In August 1958 Martin Luther King, Jr., preached two sermons, “What Is Man?” and “The Dimensions of a Complete Life,” at the first National Conference on Christian Education of the United Church of Christ at Purdue University. Franklin I. Sheeder, executive secretary of the Board of Christian Education and Publication, found the speeches to be “among the finest of our entire program” (Sheeder, 11 September 1958). In response to demands made by conference attendees, Sheeder requested that King allow publication of the addresses. With King’s consent, the sermons were published by the Christian Education Press in a short book entitled The Measure of a Man. The press and King arranged for proceeds to be shared evenly, after the former had recovered its costs of publication.
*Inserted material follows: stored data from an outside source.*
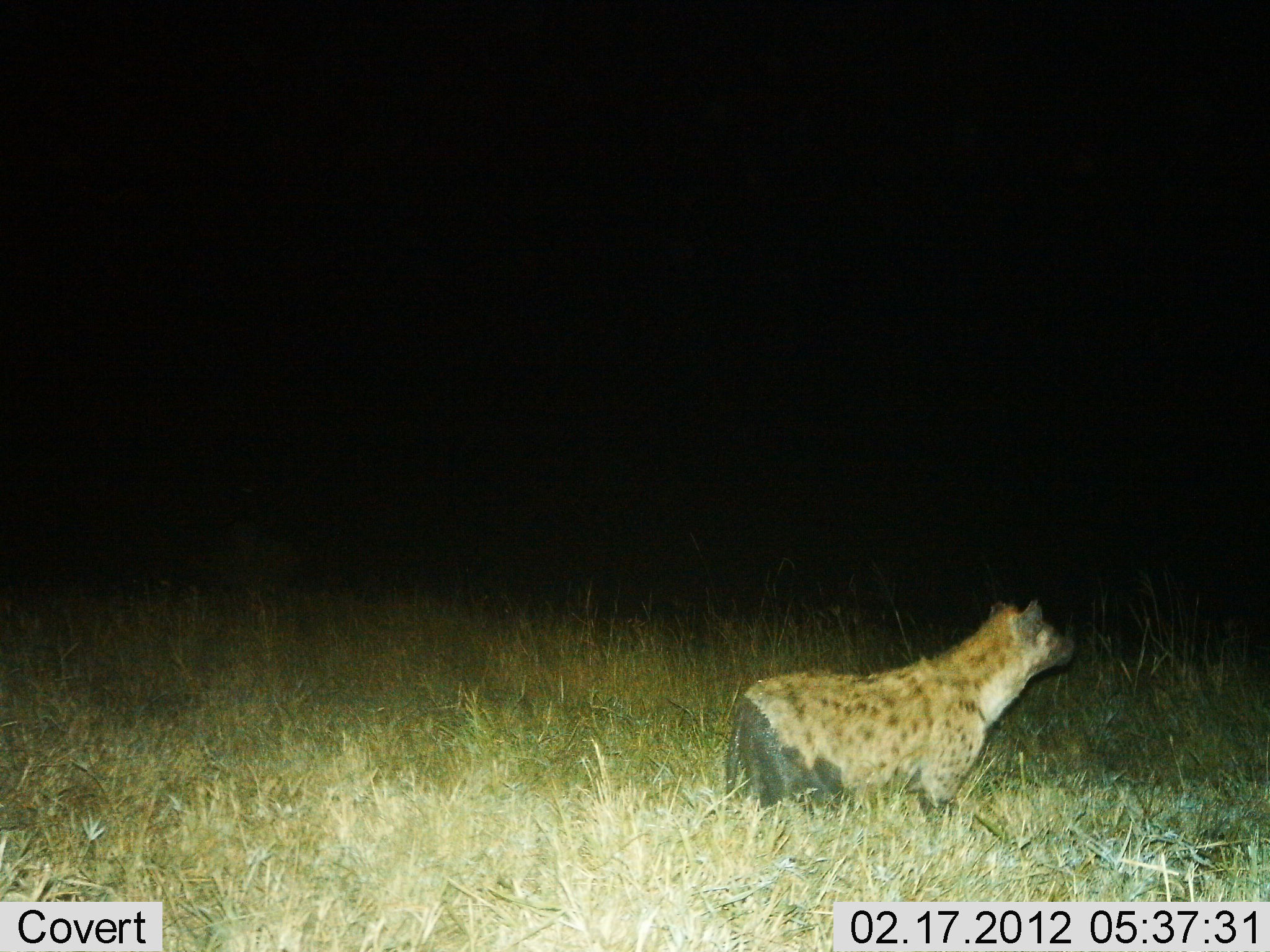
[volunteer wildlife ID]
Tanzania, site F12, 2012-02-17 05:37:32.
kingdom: Animalia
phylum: Chordata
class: Mammalia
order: Carnivora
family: Hyaenidae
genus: Crocuta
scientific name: Crocuta crocuta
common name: spotted hyena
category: hyenaspotted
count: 1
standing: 76%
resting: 0%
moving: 24%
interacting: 0%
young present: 0%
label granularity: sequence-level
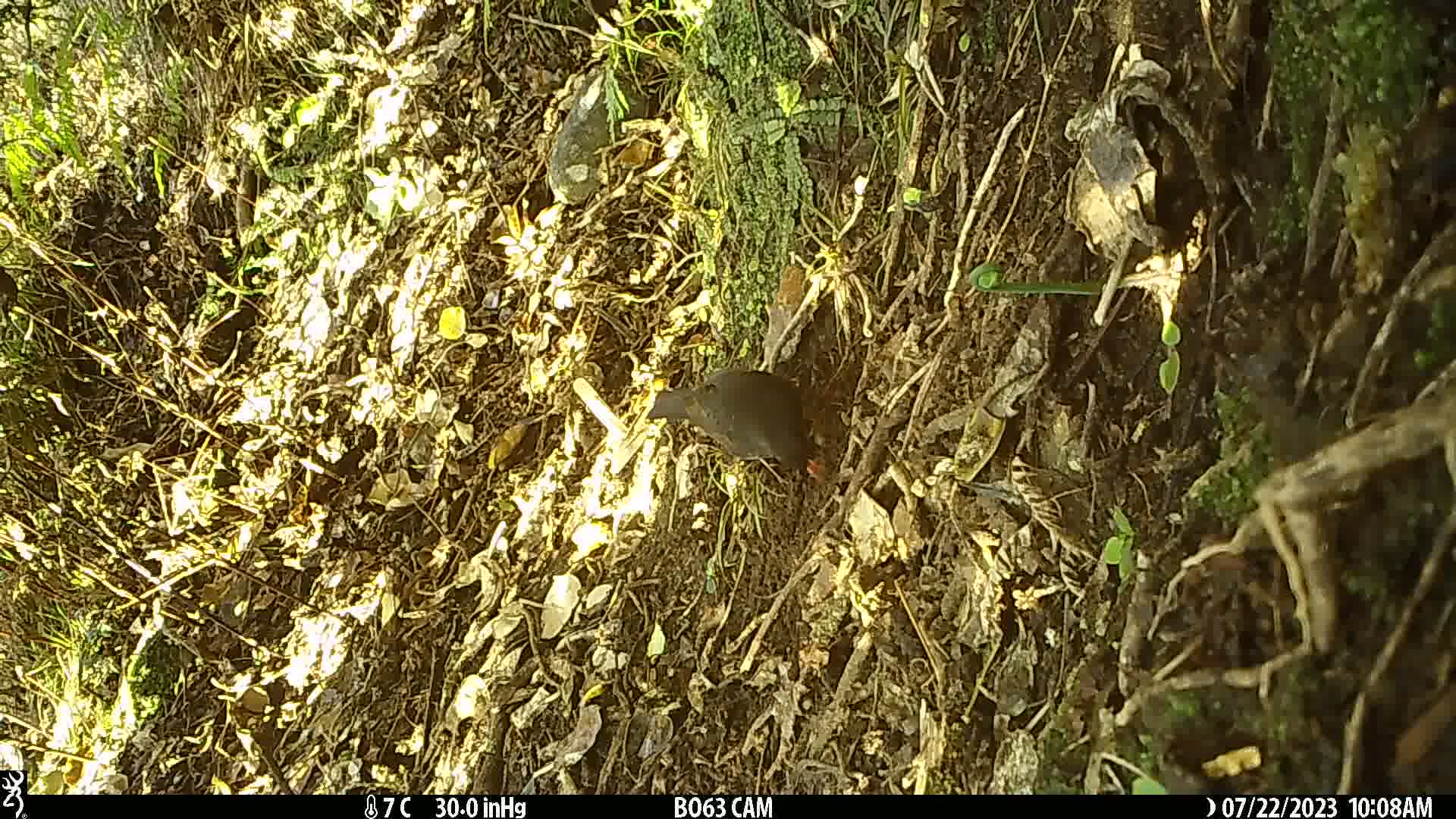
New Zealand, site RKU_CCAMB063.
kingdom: Animalia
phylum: Chordata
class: Aves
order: Passeriformes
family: Turdidae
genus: Turdus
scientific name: Turdus merula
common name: eurasian blackbird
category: blackbird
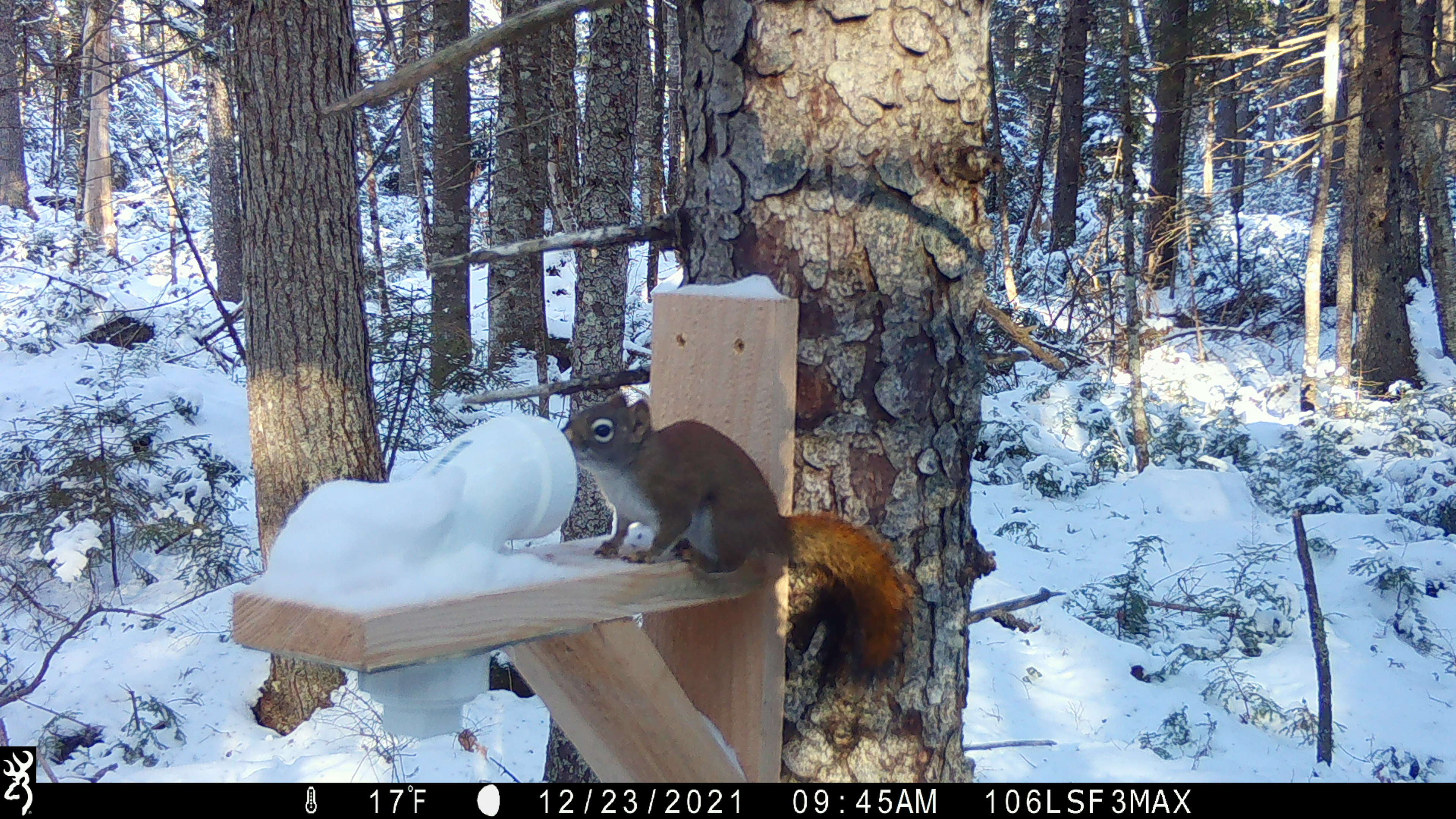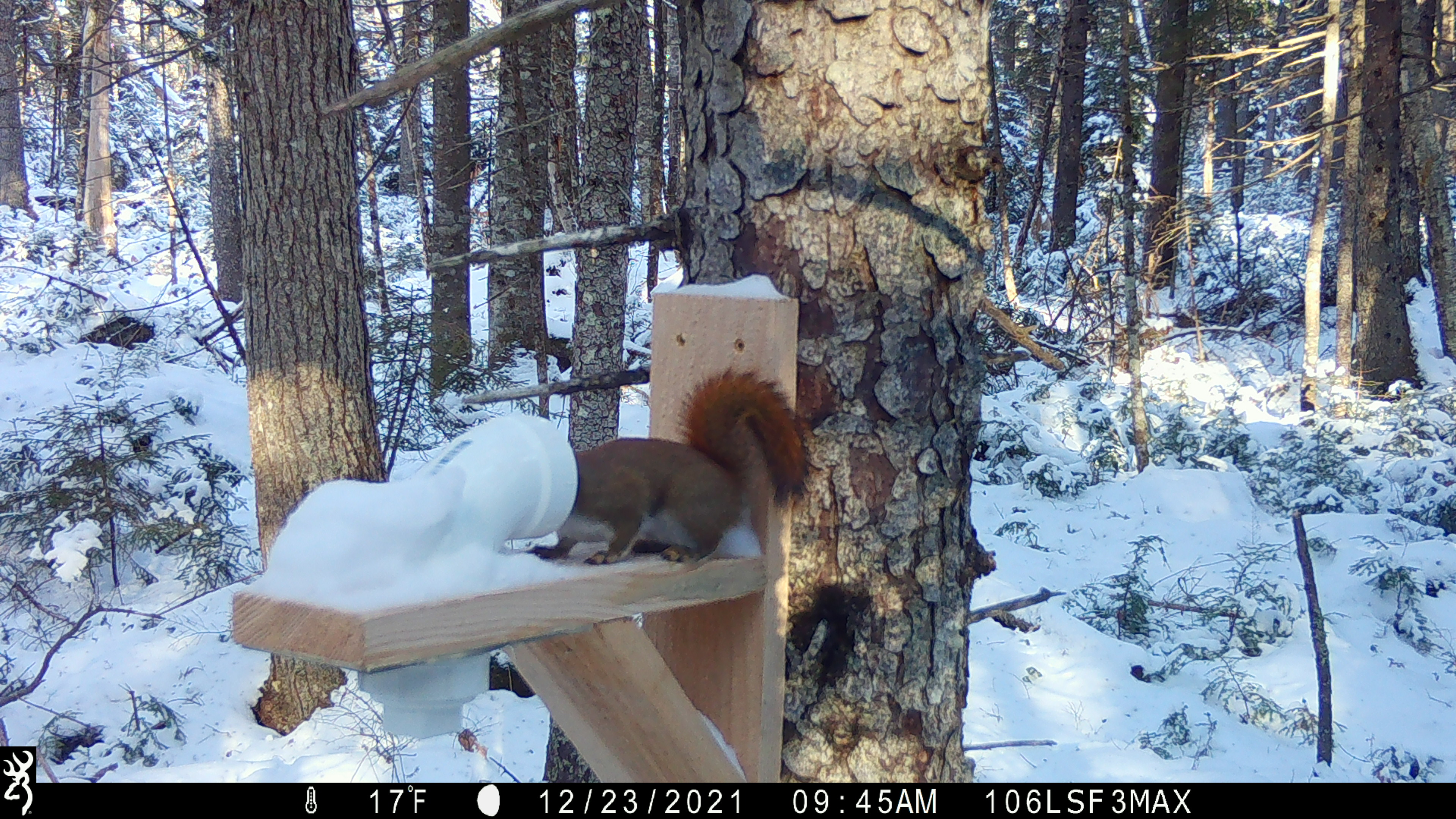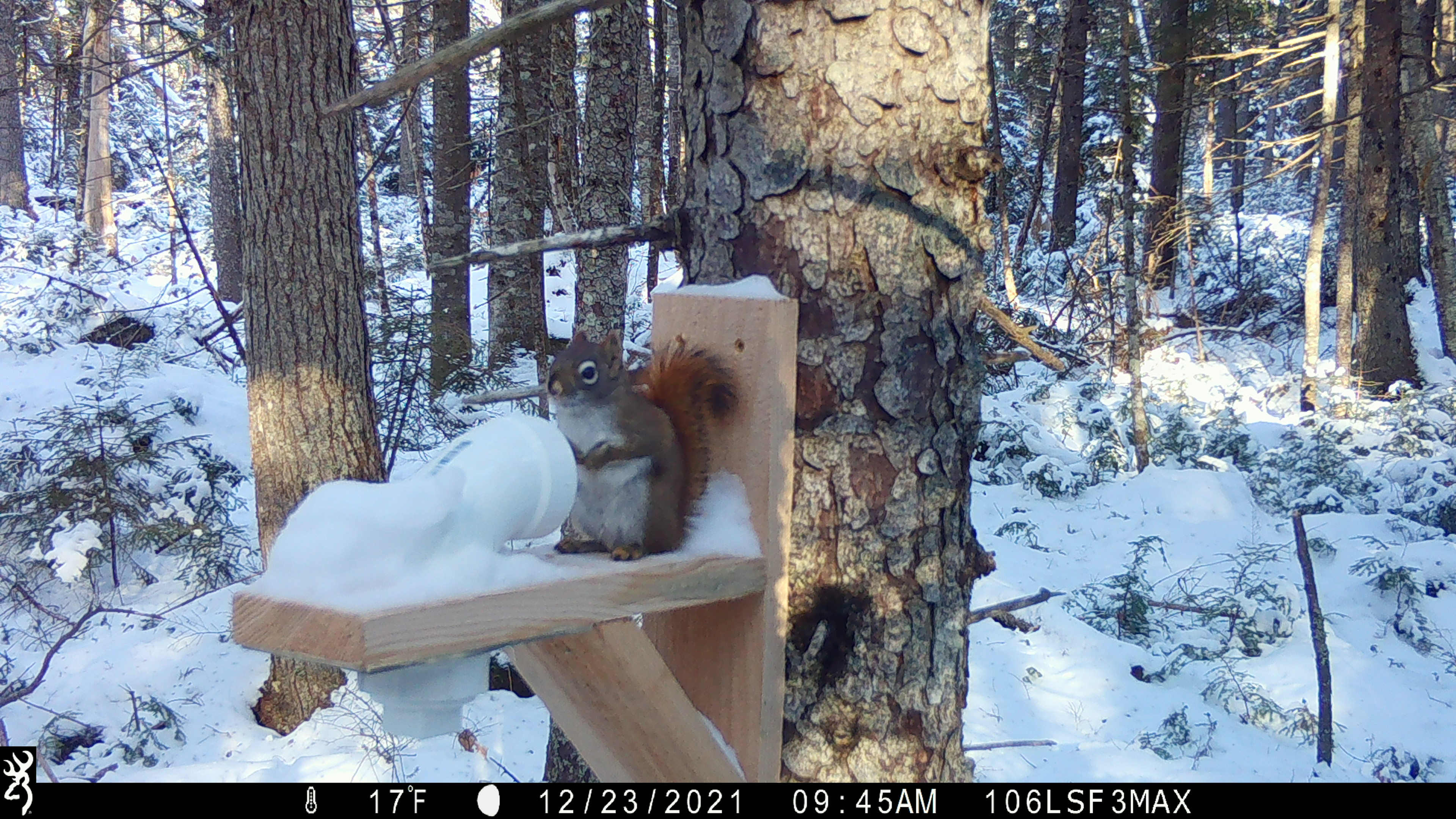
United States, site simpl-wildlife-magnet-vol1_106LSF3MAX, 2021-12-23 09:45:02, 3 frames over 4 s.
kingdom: Animalia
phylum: Chordata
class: Mammalia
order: Rodentia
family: Sciuridae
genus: Tamiasciurus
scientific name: Tamiasciurus hudsonicus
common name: red squirrel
King first developed the theme of “What Is Man?” during his seminary days. The earliest available manuscript version of this sermon dates back to July 1954, although records indicate that he may have delivered earlier versions. King believed the sermon’s title to be “one of the most important questions confronting any generation,” proposing that man is many things: “a biological being,” “a being of spirit” who is “made in the image of God,” and “sinner in need of God’s divine grace” (King, Measure, 1; 3; 8; 10). King preached the social gospel by issuing a challenge to America’s moral conscience and encouraging the nation to act in the interest of all of its citizens. Influenced by Reinhold Niebuhr’s philosophy in his book Moral Man and Immoral Society, King declared that “our sin is even greater” in “our collective lives” (King, Measure, 13). Drawing examples from the socio-political arena, he lamented that Western civilization had “trampled over one billion six hundred million of your colored brothers in Africa and Asia,” while America had deviated from its promises of equality in the Declaration of Independence by straying into the “far country of segregation and discrimination” (King, Measure, 16). Yet, he asserted, a loving Christian God would forgive Western civilization and America if they would renounce these practices.
King continued to emphasize man’s need for God in his second sermon, “The Dimensions of a Complete Life.” He begins with the story of the Apostle John, who glimpses the new Jerusalem descending from the heavens. In Revelation 21:16, John refers to the completeness of this city of God: “The length and the breadth and the height of it are equal.” King interprets the length of life as an individual’s personal push to realize ambition, the breadth of life as concern for others and realization of our interdependence, and the height of life as a love for God. King finally asks God: “Help us to discover ourselves, to discover our neighbors, and to discover thee and to make all part of our life” (King, Measure, 34). King delivered a version of this sermon in January 1954 when applying to pastor Dexter Avenue Baptist Church, where he served until 1959.
The Measure of a Man is the earliest attempt to publish King’s sermons in book form. A few years later, Harper & Row published the definitive collection of King’s signature sermons, Strength to Love (1963), which included the two sermons in The Measure of a Man. King continued to preach both of these sermons after their publication.
King, “The Dimensions of a Complete Life,” Sermon at Dexter Avenue Baptist Church, 24 January 1954, in Papers 6:150–156.
King, The Measure of a Man, 1959.
King, Strength to Love, 1963.
King, “What Is Man?” Sermon at Dexter Avenue Baptist Church, 11 July 1954, in Papers 6:174–179.
Niebuhr, Moral Man and Immoral Society, 1932.
Sheeder to King, 11 September 1958, MLKP-MBU.